Still, considering McKinnon netted the league’s fourth largest RB contract (and will only trail Le’Veon Bell in 2018 annual salary), my original expectation was, and shakily still is, that he’ll be the unquestioned workhorse in Kyle Shanahan‘s gold-mine zone blocking scheme. McKinnon parallels very favorably to Devontae Freeman, who amassed 265 carries and 97 targets in 2015 (362 opportunities), and 227 carries and 65 targets in 2016 (292 opportunities) — 64 more chances than McKinnon’s career high of 218. Freeman was a bonafide RB1 with this work, amassing over 1,500 yards from scrimmage in both seasons (1,634 and 1,541 total yards), along with 14 + 13 TDs, and 73 + 54 receptions respectively. With freakish athleticism and dangerous receiving ability, McKinnon seemed destined for these totals — and still could reach them. In fact, Shanahan’s lead backs have finished Top-10 for three straight years, and Top-15 in 5 of the last 6, so the upside is still real.

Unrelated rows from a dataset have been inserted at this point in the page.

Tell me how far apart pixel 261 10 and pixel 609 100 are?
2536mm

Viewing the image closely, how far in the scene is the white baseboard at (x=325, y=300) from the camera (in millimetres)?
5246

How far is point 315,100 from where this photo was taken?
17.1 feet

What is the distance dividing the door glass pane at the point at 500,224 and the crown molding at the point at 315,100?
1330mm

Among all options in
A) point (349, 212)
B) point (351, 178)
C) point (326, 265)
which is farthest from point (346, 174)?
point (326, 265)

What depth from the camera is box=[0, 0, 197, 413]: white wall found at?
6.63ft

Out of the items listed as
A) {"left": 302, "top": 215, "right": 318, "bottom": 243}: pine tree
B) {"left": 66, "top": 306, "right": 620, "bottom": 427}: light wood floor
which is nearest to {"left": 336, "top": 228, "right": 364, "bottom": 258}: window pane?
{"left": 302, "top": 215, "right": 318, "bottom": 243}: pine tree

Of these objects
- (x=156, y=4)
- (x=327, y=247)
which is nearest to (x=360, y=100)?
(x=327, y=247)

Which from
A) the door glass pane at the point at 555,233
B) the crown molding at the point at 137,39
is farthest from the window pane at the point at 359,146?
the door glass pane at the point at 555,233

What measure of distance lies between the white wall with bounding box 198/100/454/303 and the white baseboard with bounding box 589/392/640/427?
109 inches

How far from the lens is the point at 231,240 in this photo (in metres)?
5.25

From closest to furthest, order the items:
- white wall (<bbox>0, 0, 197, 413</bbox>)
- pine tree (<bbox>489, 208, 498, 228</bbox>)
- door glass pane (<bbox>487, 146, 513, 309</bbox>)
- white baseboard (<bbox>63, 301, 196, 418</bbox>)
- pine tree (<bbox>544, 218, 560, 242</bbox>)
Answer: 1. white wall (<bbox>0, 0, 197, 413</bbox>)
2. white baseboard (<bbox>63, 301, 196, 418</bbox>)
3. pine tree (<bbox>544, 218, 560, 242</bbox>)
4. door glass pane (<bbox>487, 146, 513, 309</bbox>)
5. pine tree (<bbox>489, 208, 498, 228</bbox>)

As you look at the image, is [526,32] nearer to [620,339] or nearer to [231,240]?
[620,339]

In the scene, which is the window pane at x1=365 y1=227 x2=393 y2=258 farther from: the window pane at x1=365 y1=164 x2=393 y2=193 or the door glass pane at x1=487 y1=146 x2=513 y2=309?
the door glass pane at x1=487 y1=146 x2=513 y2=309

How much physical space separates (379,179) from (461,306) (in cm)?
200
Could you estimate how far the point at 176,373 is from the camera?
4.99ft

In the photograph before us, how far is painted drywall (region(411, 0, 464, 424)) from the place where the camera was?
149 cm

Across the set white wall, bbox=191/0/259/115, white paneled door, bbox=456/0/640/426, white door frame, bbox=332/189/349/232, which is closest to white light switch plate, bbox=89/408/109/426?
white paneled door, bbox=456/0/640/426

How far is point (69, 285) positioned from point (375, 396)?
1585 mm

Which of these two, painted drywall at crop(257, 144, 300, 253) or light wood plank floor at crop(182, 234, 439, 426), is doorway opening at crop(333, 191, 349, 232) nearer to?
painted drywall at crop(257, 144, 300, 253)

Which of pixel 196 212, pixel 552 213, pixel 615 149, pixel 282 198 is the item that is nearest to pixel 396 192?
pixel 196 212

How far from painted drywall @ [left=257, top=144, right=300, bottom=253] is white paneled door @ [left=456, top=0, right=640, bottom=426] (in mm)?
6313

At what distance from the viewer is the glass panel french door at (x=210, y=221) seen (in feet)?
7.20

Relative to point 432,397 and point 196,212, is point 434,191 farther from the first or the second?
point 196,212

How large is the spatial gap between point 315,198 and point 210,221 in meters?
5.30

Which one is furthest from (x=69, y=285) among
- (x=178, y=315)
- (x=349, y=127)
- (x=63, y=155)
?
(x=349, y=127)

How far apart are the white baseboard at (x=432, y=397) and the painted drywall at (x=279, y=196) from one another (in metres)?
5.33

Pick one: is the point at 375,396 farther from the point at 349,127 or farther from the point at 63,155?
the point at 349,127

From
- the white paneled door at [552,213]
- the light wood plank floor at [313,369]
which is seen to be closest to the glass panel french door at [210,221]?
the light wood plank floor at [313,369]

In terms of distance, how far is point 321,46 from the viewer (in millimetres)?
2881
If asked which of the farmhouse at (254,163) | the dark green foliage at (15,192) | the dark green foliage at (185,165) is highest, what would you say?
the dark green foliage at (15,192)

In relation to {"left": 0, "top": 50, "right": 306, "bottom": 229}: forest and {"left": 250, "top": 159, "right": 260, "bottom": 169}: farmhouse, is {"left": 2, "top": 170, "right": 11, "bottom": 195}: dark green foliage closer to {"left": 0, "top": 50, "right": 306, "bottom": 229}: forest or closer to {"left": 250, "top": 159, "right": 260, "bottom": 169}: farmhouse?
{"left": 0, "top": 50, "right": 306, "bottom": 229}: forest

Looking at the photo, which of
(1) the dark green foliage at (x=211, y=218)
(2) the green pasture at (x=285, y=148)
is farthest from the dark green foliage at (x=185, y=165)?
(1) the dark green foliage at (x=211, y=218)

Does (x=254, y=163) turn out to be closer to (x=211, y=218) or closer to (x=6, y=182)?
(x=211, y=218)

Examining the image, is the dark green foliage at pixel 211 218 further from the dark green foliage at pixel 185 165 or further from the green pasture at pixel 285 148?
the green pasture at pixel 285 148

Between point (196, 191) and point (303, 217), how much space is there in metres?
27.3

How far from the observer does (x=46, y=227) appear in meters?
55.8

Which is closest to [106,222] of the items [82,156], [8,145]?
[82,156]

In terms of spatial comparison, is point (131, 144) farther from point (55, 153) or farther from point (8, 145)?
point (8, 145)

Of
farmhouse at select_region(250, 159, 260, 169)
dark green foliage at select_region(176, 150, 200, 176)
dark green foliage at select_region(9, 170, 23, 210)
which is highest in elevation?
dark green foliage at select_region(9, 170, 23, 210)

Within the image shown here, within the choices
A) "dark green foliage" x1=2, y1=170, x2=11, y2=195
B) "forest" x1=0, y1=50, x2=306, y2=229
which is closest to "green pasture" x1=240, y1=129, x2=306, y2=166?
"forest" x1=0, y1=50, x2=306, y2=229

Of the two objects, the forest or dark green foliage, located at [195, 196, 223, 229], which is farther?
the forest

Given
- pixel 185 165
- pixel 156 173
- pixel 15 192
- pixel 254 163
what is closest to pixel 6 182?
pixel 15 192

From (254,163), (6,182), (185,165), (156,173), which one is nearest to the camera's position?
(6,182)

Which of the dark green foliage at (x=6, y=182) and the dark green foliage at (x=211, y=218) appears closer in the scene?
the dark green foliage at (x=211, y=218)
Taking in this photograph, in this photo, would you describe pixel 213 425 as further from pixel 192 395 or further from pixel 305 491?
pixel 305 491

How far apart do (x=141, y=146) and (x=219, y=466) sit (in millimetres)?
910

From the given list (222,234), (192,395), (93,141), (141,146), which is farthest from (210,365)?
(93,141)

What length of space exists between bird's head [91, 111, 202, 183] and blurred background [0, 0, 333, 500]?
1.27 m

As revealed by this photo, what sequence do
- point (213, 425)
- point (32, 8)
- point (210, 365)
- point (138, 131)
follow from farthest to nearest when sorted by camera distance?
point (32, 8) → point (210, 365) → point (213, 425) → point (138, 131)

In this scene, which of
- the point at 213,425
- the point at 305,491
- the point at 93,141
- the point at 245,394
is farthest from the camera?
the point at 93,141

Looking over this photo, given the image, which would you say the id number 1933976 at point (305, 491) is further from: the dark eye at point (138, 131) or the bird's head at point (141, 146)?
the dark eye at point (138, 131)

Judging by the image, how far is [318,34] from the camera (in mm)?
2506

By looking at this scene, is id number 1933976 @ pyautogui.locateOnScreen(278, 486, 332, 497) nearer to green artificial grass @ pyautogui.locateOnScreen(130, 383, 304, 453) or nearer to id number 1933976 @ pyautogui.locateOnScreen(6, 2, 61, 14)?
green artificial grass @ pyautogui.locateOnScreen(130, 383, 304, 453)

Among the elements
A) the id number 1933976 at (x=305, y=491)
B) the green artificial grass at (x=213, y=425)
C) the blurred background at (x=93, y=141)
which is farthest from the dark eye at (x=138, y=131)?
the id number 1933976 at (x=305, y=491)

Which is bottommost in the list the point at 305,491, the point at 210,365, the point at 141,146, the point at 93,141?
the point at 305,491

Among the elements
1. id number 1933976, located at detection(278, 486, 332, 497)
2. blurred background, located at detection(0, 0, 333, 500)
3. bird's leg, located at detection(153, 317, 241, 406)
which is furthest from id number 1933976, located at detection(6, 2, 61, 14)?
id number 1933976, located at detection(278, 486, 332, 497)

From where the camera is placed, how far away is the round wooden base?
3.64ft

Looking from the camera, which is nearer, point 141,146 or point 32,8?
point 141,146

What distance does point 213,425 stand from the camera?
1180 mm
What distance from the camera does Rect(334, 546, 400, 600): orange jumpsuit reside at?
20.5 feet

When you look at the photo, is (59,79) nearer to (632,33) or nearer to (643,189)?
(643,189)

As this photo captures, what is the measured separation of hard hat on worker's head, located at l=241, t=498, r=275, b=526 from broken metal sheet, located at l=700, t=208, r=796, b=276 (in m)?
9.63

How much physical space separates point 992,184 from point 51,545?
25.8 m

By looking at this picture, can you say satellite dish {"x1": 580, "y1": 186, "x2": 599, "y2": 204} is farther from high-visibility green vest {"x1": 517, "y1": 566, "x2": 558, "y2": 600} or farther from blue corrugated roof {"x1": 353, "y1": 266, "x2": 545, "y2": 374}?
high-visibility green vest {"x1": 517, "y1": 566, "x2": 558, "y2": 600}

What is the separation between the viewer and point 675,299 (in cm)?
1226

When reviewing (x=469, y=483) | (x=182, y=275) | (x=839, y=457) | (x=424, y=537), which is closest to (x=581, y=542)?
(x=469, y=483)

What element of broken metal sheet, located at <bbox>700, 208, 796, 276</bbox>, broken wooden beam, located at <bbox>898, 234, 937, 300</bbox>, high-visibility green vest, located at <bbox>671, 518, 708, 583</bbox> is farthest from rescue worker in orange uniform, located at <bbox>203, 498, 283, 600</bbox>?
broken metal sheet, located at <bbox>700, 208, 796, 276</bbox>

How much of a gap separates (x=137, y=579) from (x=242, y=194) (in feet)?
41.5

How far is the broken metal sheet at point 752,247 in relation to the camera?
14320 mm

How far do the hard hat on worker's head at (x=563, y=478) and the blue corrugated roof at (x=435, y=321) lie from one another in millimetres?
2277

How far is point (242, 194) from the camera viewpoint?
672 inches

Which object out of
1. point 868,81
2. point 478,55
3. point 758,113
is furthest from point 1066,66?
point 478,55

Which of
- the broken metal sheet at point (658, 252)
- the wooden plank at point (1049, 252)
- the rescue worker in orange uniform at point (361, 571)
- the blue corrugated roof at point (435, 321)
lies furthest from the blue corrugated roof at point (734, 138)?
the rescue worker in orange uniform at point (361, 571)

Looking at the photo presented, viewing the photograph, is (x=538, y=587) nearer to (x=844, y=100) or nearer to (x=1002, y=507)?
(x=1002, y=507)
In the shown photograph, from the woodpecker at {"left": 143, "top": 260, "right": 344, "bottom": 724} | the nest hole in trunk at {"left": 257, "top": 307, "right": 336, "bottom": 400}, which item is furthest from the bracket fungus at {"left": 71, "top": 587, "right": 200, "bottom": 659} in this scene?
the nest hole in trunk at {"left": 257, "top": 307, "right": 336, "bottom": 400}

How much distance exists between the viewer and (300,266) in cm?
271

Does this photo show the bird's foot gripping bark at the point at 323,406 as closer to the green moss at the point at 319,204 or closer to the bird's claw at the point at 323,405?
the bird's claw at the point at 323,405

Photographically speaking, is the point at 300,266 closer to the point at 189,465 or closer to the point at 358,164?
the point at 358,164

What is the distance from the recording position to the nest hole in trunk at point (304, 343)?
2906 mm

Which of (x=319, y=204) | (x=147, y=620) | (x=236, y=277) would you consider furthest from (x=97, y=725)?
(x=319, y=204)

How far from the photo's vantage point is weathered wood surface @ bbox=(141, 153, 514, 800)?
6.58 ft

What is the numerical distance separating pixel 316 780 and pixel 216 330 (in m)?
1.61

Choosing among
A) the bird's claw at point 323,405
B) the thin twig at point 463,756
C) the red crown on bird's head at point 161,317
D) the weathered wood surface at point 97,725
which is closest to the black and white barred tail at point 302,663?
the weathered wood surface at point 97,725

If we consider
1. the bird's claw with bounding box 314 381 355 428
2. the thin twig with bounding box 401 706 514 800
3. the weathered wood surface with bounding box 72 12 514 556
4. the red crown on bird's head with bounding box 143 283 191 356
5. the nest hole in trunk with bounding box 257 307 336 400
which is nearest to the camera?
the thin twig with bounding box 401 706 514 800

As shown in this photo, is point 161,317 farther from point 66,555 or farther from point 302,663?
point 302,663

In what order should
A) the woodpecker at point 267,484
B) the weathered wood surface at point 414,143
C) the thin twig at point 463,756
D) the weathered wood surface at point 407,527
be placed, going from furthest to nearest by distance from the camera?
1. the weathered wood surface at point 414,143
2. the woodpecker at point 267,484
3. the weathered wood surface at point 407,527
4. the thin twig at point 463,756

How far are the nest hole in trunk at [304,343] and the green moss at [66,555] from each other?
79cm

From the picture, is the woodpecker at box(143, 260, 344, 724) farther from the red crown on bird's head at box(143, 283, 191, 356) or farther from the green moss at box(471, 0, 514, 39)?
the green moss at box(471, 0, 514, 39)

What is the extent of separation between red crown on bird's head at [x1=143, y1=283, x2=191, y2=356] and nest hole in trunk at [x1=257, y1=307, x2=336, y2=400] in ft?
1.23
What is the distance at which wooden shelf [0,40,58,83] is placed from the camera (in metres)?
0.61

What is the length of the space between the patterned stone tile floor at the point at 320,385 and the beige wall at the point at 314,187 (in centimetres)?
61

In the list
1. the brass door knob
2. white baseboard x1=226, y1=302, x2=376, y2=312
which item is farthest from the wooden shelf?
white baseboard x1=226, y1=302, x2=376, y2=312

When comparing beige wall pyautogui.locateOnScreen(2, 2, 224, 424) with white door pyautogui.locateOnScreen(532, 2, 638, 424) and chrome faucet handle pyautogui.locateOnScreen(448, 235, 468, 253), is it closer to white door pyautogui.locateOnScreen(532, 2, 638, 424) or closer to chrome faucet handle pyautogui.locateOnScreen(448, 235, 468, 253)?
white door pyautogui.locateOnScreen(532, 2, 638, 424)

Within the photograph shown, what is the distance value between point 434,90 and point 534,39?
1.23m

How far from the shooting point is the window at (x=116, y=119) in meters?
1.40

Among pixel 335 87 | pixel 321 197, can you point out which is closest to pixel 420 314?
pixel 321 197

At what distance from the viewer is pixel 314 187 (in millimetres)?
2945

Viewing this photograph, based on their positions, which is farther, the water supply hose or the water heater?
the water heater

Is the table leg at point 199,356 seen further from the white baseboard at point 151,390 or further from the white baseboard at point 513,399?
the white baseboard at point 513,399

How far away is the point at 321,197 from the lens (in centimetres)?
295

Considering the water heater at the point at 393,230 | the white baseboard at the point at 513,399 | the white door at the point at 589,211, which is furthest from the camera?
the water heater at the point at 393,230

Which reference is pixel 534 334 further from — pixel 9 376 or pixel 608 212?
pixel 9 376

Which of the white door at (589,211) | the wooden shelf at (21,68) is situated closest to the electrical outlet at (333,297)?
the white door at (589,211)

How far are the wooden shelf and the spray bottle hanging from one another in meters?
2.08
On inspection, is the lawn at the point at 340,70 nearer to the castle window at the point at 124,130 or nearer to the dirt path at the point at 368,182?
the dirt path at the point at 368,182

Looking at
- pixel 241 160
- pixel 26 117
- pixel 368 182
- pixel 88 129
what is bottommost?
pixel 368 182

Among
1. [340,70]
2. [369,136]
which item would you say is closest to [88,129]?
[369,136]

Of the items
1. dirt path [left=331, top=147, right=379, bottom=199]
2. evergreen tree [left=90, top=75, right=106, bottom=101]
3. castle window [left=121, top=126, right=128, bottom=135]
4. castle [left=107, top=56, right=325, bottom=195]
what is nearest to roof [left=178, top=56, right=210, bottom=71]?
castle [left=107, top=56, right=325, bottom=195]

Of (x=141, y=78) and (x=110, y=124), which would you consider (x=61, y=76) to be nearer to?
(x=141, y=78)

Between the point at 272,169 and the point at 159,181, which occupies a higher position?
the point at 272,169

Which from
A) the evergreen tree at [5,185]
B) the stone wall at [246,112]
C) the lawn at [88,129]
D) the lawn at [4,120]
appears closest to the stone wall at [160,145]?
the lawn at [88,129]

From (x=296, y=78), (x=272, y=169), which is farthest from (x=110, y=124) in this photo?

But McKinnon’s lack of extensive workloads in the past, plus the missed time to full acclimate himself and also allow others to shine, is worrisome. Let’s see how the others fare in McKinnon’s absence before reacting too aggressively. Still, he cannot be selected over higher-floor second round products any longer, and takes a decent fall down the Big Board.